Rasulullah  pun membiarkan anak kecil itu sampai habis kencingnya. Sampai akhirnya Rasulullah melanjutkan doanya untuk anak tersebut dan memberinya nama. Setelah kelurga itu pulang, barulah Rasulullah membersihkan sendiri baju yang basah karena kencing anak itu. Lihatlah, seorang nabi, sangat kasih sayang pada anak kecil. Rasulullah mengatakan,

"Barang siapa tidak menyayangi yang kecil dan menghormati yang besar, orang itu bukan golongan kami”.

Subhanallah, rasa sayang pada anak kecil yang disejajarkan dengan pengakuan sebagai ummat Rasulullah. Tentunya, menyayangi anak kecil, dipandang bukan sebagai hal yang remeh. Bahkan, semakin baik jika kita sering 'menjadi anak kecil' di hadapan mereka, untuk bisa masuk dan menyelami dunia mereka.

Bukan 'orang besar' jika dia tidak cinta anak kecil. Tidaklah dikatakan hebat, dia yang tidak bisa menghormati anak kecil. Negara kita banyak mengalami permasalahan dan krisis.

 Saat ini, anak-anak adalah investasi kita yang diharapkan kelak bisa mengurai dan menjadi solusi bagi permasalahan itu.

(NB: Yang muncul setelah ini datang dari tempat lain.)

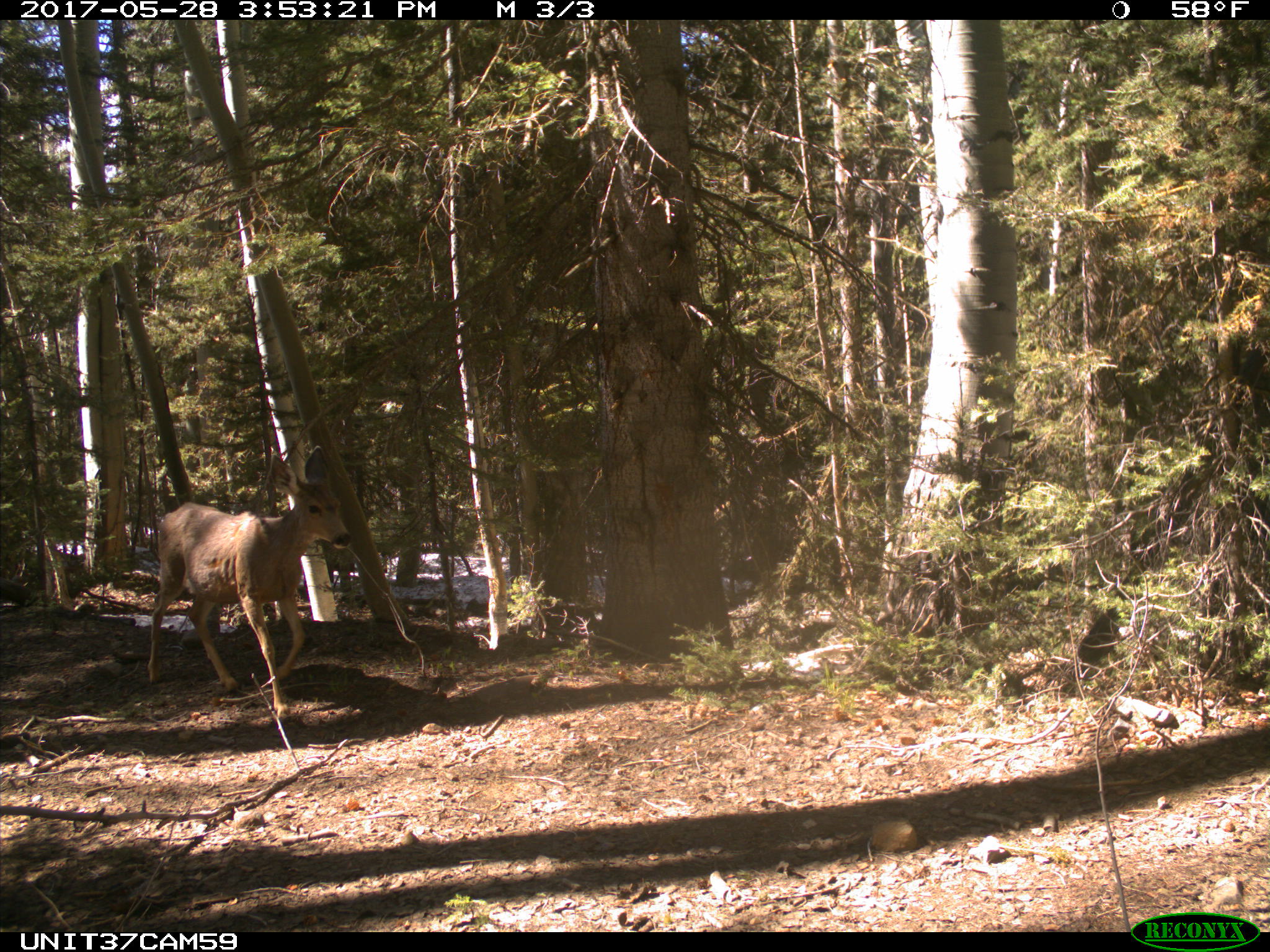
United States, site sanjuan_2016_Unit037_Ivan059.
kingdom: Animalia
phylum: Chordata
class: Mammalia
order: Artiodactyla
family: Cervidae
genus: Odocoileus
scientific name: Odocoileus hemionus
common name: mule deer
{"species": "Odocoileus hemionus (mule deer)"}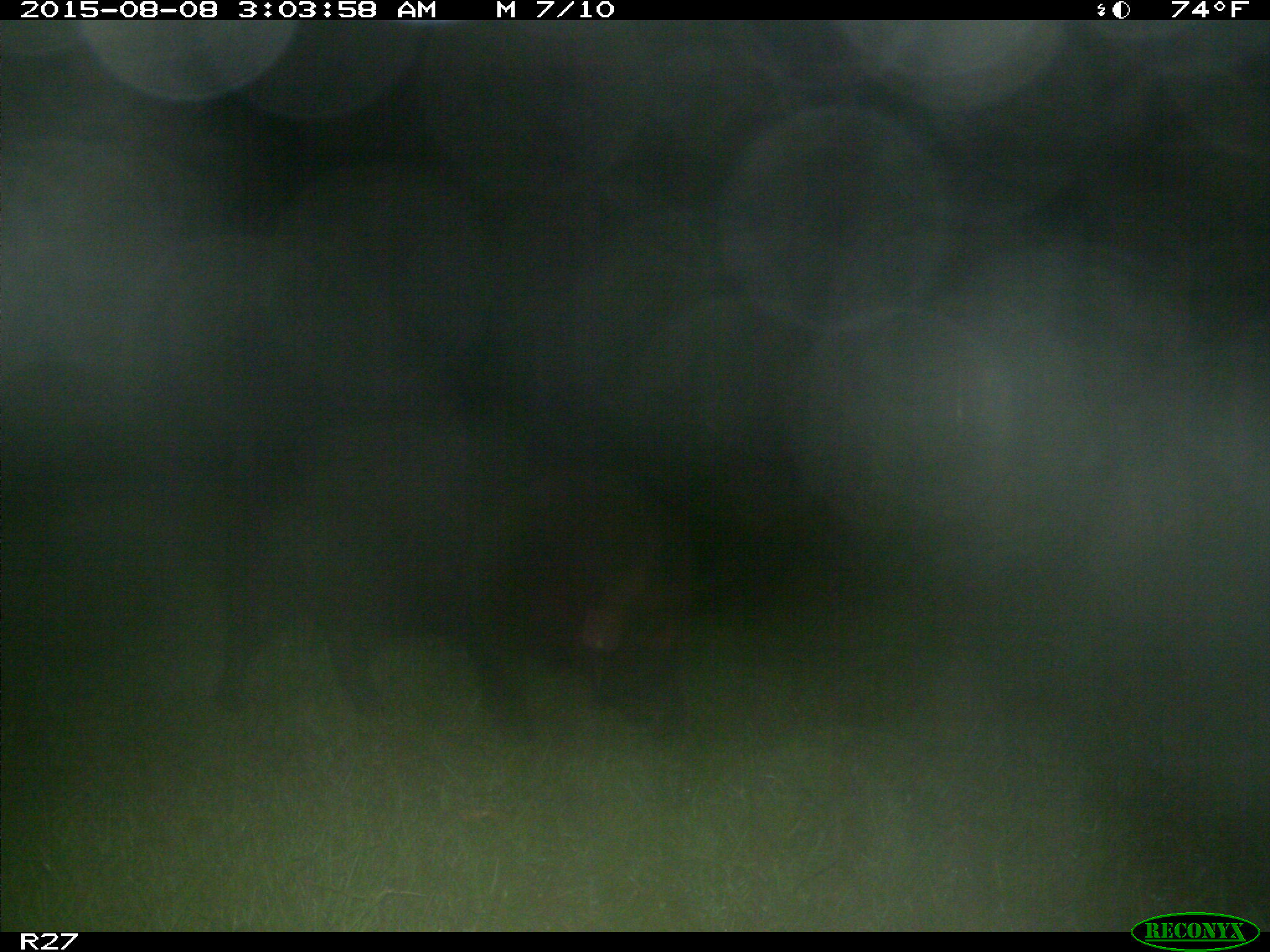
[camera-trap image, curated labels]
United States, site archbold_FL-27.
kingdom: Animalia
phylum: Chordata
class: Mammalia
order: Artiodactyla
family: Suidae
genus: Sus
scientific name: Sus scrofa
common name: wild boar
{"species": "Sus scrofa (wild boar)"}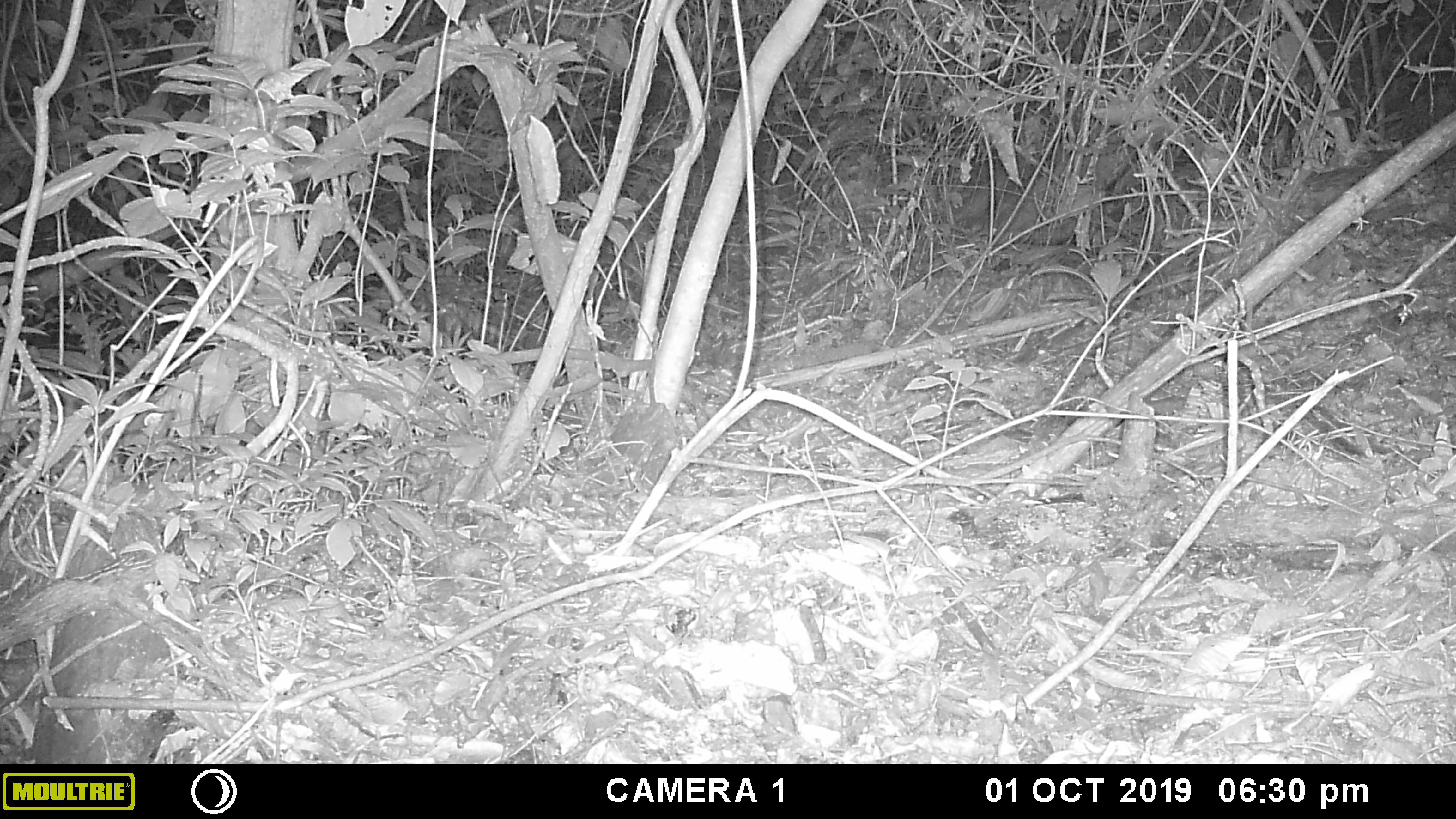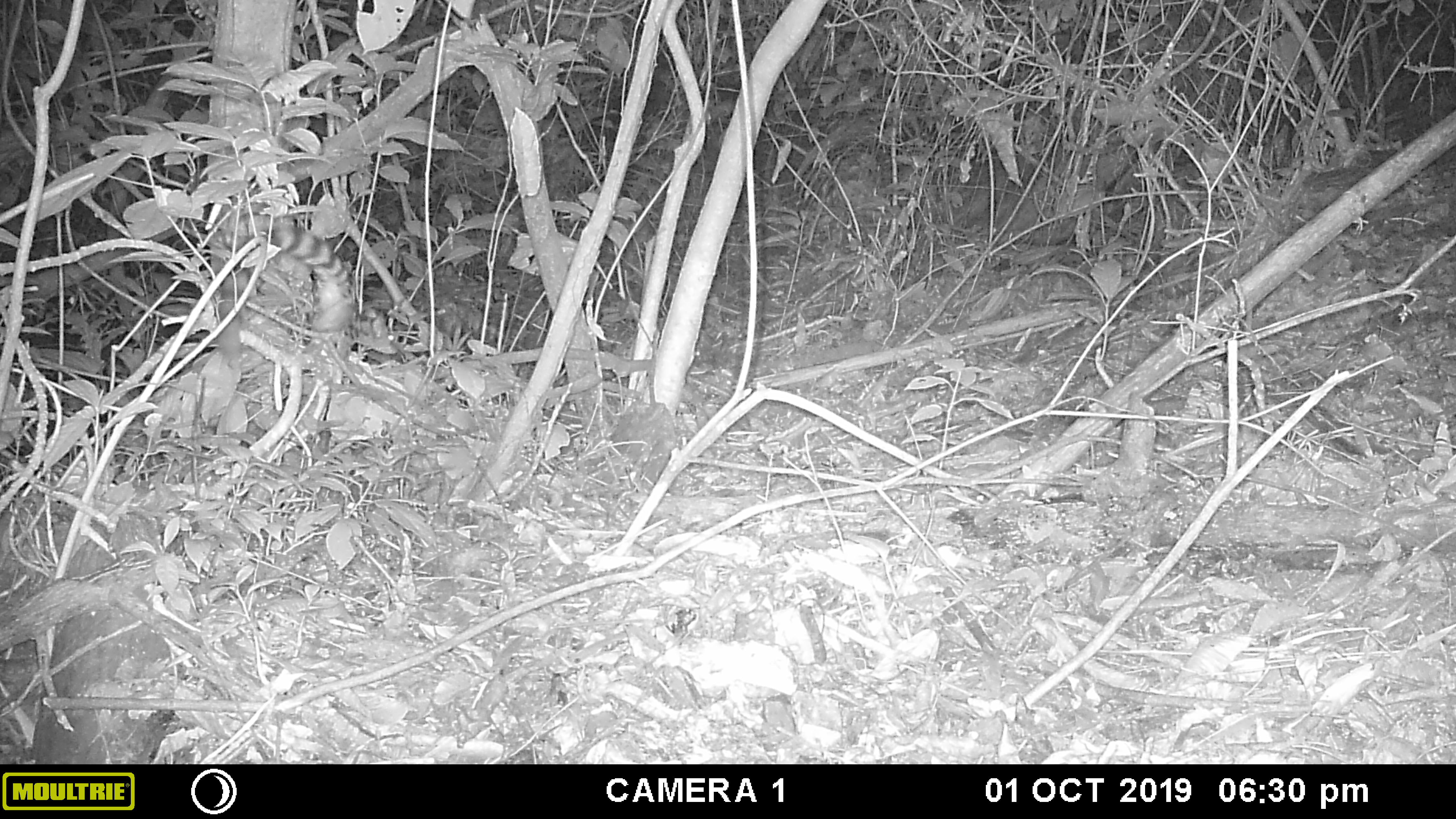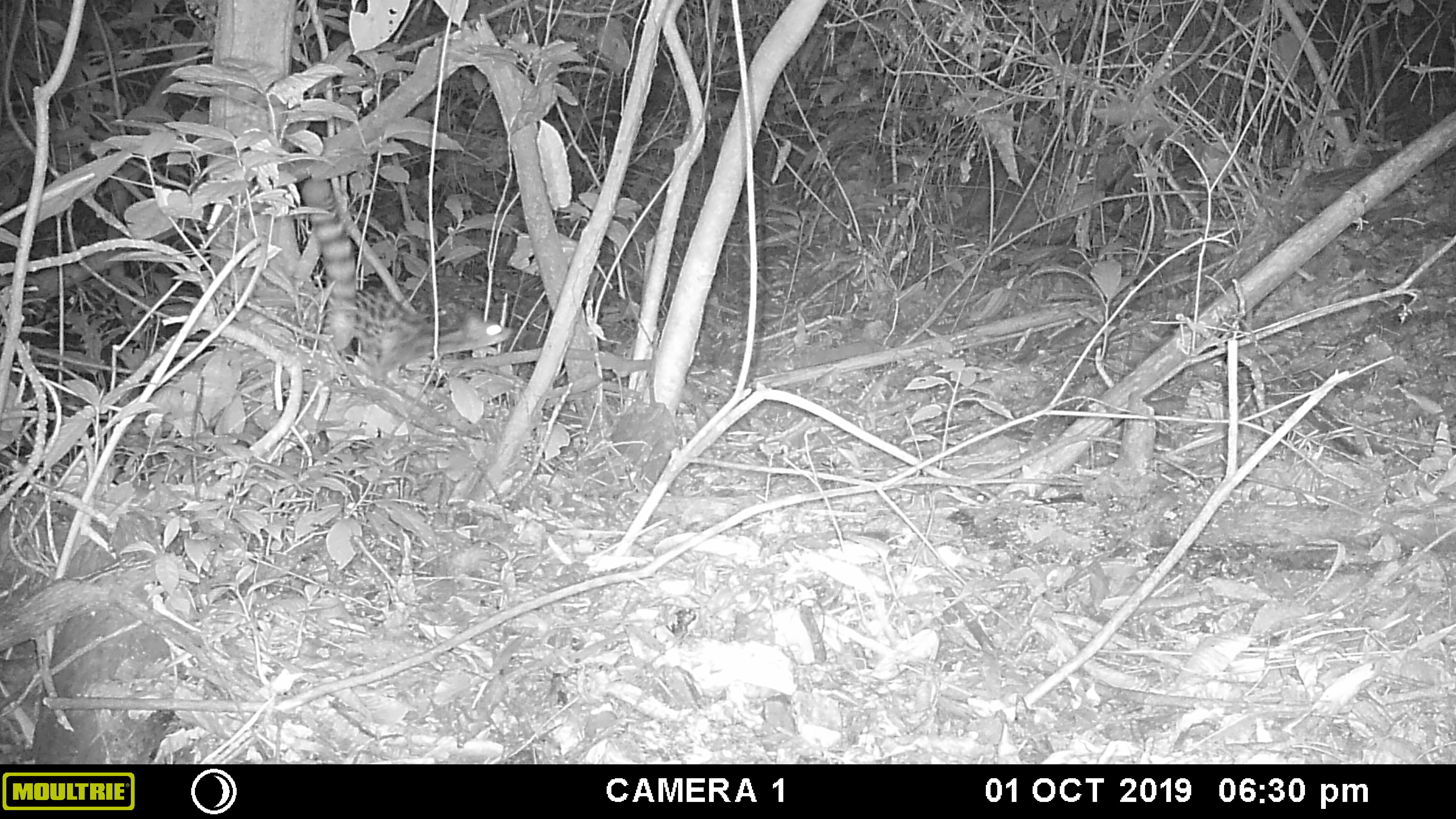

Dan untuk itu, mereka perlu disiapkan. Salah satunya adalah dengan curahan kasih sayang agar mereka menjadi sosok penuh kasih sayang pula.

Namun hari-hari ini kita disuguhkan pemandangan yang miris. Banyak orang yang justru memperlakukan anak dengan kejam. Ada ayah yang menganiaya anak, seorang guru yang melakukan kekerasan pada anak, atau seorang nenek yang melakukan kejahatan luar biasa kepada seorang cucunya. Biasanya saya tidak tahan dan tidak meneruskan tontonan atau bacaan saya jika ada kekerasan  terhadap anak. Tidak tahan. Tidak kuat hati. Kok ada manusia yang sedemikian tega terhadap anak kecil. Namun kemudian, saya berpikir pastilah ada andil syetan pada kejahatan itu.

Tugas kita adalah mendampingi anak-anak melewati masa pertumbuhannya hingga mereka dewasa. Hendaknya pula kita memilihkan lingkungan pendidikan yang baik supaya mereka mendapatkan ilmu yang tepat pula, untuk kehidupan mereka kelak.

"Kunci keberhasilan pendidikan adalah rasa percaya yang besar dari orang dewasa kepada anak" demikian kata Anies Baswedan, saat menjabat Menteri Pendidikan dan Kebudayaan. Orang dewasa harus percaya bahwa perilaku kita saat berpengaruh pada karakter mereka. Menanamkan dan menumbuhkan karakter baik sangat penting untuk luhurnya akhlak mereka.

Puisi masyhur ini cukuplah jadi pengingat untuk kita. Ditulis oleh Dorothy Law Nolte, menggambarkan pentingnya perlakuan kita kepada anak.

Jika anak dibesarkan dengan celaan, ia belajar memaki.
Jika anak dibesarkan dengan permusuhan, ia belajar berkelahi.
Jika anak dibesarkan dengan cemoohan, ia belajar rendah diri.
Jika anak dibesarkan dengan hinaan, ia belajar menyesali diri.
Jika anak dibesarkan dengan toleransi, ia belajar menahan diri.
Jika anak dibesarkan dengan dorongan, ia belajar percaya diri.
Jika anak dibesarkan dengan pujian, ia belajar menghargai.
Jika anak dibesarkan dengan sebaik-baiknya perlakuan, ia belajar keadilan.
Jika anak dibesarkan dengan rasa aman, ia belajar menaruh kepercayaan.
Jika anak dibesarkan dengan dukungan, ia belajar menyenangi dirinya.
Jika anak dibesarkan dengan kasih sayang dan persahabatan, ia belajar menemukan cinta dalam kehidupan.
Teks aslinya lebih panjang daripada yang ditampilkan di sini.